A week later, my PT told me, that under no circumstances would she suggest that I skate in my current condition. This was another psychological blow. I thought I was getting better, my orthopedic doctor said that I was good to go, but my therapist said that I could seriously hurt myself.

The next few weeks were hard, knowing that I had this piece of paper saying that I can skate, yet listening to professionals and to my body and not putting skates on my feet. The only thing that kept me from skating more was the fact that the skates that I had been wearing were two-and-a-half sizes too big. This may or may not have had anything to do with the break, but my brain wouldn’t let me put them back on. So, I didn’t have skates anyway.

Then it felt like, out of no-where, my physical therapist told me, “You should go skating this week” The panic and excitement was overwhelming. I went. I rented some less sketchy skates and it was amazing how much better it felt. I could skate! I was still afraid to stop, so the wall and I became friends. It was really good to know that I was allowed to skate and that I was doing OK.

I borrowed a set of skates from a teammate and started skating again during Derby practice.

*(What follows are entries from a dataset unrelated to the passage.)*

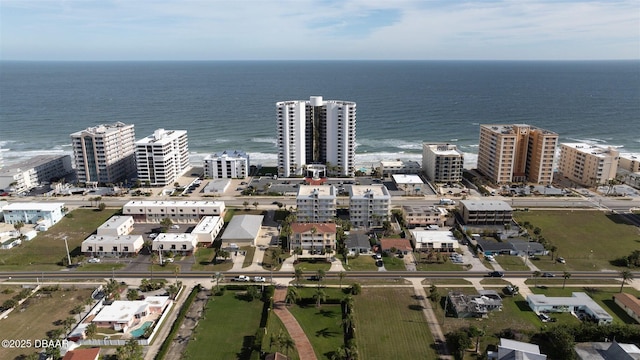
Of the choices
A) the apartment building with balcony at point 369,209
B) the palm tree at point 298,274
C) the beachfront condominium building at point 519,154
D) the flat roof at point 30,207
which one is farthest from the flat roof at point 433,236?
the flat roof at point 30,207

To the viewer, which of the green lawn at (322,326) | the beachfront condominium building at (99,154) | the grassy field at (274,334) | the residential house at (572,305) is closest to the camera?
the grassy field at (274,334)

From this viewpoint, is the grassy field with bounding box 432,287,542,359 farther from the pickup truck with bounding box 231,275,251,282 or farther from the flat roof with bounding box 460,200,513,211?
the pickup truck with bounding box 231,275,251,282

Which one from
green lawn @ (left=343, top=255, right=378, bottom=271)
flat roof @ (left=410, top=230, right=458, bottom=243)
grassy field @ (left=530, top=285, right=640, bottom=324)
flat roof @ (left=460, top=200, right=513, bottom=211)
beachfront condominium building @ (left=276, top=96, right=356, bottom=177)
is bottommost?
grassy field @ (left=530, top=285, right=640, bottom=324)

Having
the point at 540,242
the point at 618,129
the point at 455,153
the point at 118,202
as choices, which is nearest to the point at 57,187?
the point at 118,202

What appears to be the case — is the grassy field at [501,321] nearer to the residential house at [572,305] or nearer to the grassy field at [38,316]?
the residential house at [572,305]

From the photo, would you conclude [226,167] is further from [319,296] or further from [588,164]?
[588,164]

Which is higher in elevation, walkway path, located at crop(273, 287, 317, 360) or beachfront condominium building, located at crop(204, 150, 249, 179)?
beachfront condominium building, located at crop(204, 150, 249, 179)

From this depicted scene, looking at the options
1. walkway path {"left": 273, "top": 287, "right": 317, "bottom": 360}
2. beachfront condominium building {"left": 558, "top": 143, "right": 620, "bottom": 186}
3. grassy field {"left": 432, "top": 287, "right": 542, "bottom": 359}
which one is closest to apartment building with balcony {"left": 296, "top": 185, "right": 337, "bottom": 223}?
walkway path {"left": 273, "top": 287, "right": 317, "bottom": 360}
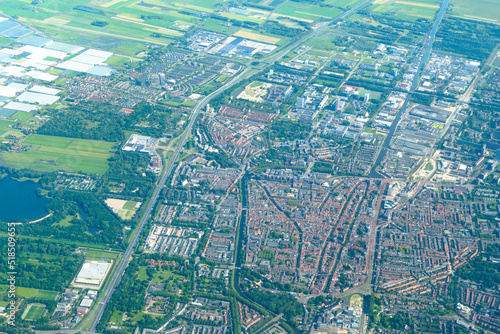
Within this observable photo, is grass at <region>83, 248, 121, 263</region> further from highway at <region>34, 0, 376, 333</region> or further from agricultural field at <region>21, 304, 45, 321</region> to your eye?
agricultural field at <region>21, 304, 45, 321</region>

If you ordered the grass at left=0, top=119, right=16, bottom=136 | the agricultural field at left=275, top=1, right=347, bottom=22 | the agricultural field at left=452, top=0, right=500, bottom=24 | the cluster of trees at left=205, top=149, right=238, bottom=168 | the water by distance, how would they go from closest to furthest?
the water → the cluster of trees at left=205, top=149, right=238, bottom=168 → the grass at left=0, top=119, right=16, bottom=136 → the agricultural field at left=452, top=0, right=500, bottom=24 → the agricultural field at left=275, top=1, right=347, bottom=22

The first time I walked into our practice space with my gear in tow, my stomach did a summersault. Again, I was frustrated. I’d been walking into that space for a year, so why couldn’t this just be easy? My Derby Wife was there for me again, and talked to me while I skated at practice for the first time. It eased my nerves and settled my stomach.

I am determined to work on one skill at each practice, until I can be cleared for contact again. I have worked past a lot of fear. I want to keep focusing on the future.

I really try to function to in the realm of everything happens for a reason. From the beginning of my recovery, I started trying to learn what I could from this whole experience. I learned to ask for help and needed lots of it! I learned to listen to my body. Not only during the recovery, but if I had not geared up that day, maybe things would be different. My girlfriend is willing to sacrifice for me and I for her. There is a lot of fear and anxiety, but I probably won’t vomit, and I will likely be fine. If I’m not fine, I can get through it. Derby has been many things for me this past year. Both stress relieving and stress inducing. I know that I still have a lot of recovery ahead of me, but I will come back, stronger, and more determined than before my injury.

by "Ruby Bruiz-Her"

Editor Note: This writeup is a true personal account, published with permission of the author.